=== Your instructions ===
Select every line of the listing that contains the word "detection", paying attention to case.

=== Data for this task ===

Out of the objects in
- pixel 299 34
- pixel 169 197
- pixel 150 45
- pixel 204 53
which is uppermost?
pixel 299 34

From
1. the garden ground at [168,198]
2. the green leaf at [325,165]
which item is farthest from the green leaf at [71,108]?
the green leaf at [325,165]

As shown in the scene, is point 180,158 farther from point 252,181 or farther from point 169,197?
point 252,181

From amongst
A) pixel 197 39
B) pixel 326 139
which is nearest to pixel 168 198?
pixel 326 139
--
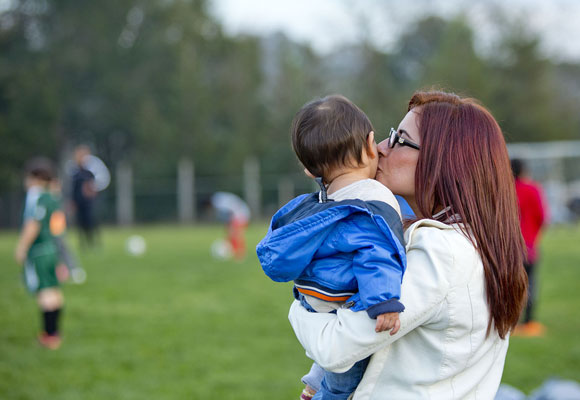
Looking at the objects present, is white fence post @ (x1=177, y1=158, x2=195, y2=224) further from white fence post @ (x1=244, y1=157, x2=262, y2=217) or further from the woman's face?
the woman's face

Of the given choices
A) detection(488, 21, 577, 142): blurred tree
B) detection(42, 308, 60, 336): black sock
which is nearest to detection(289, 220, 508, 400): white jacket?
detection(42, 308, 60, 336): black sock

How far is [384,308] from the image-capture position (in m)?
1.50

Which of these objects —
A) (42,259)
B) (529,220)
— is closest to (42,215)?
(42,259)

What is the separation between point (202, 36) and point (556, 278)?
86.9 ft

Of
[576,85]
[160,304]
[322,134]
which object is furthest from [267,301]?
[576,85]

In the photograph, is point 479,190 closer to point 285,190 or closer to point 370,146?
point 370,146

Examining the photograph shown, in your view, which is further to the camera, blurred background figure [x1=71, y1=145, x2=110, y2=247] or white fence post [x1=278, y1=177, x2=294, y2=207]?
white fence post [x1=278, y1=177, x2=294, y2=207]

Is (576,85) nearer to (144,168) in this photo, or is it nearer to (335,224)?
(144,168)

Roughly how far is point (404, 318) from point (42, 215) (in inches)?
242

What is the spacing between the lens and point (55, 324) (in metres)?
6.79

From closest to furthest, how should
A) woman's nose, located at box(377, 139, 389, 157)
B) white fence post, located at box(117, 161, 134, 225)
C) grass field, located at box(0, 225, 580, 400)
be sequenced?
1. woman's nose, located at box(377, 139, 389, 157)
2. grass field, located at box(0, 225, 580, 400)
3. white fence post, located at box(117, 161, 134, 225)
==
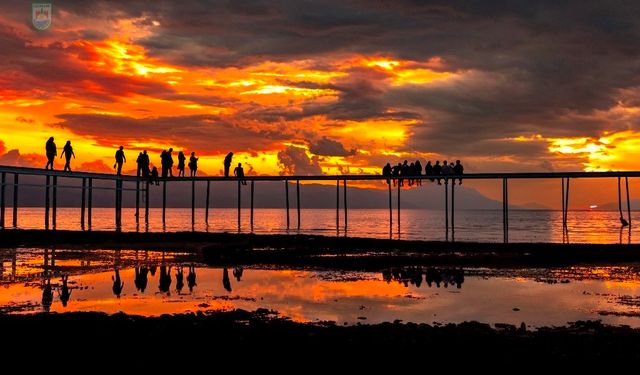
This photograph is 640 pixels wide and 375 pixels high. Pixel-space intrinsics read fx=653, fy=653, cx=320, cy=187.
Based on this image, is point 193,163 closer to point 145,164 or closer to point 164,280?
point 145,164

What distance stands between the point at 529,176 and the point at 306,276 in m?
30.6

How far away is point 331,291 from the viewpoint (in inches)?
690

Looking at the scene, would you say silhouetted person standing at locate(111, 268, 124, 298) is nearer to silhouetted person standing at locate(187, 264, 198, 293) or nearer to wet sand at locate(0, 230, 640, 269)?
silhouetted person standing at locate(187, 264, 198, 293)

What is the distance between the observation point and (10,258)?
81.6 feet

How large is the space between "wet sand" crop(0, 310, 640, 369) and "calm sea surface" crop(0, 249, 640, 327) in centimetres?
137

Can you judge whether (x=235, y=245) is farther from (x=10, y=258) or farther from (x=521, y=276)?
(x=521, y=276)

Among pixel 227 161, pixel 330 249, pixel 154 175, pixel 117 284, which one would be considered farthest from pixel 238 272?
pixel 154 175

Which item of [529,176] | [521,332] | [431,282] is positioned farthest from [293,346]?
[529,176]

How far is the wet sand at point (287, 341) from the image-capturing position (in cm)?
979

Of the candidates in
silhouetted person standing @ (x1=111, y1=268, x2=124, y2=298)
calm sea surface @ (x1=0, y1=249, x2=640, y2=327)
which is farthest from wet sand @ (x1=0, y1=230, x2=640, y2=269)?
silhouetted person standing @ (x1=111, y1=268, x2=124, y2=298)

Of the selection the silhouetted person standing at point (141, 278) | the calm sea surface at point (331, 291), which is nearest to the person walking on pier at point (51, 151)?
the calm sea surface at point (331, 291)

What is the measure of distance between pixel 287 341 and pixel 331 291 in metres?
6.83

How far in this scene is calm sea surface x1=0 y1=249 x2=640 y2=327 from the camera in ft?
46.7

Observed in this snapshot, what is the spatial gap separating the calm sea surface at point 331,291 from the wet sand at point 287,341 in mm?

=== Correct answer ===
A) detection(488, 21, 577, 142): blurred tree
B) detection(42, 308, 60, 336): black sock
which is nearest to detection(289, 220, 508, 400): white jacket?
detection(42, 308, 60, 336): black sock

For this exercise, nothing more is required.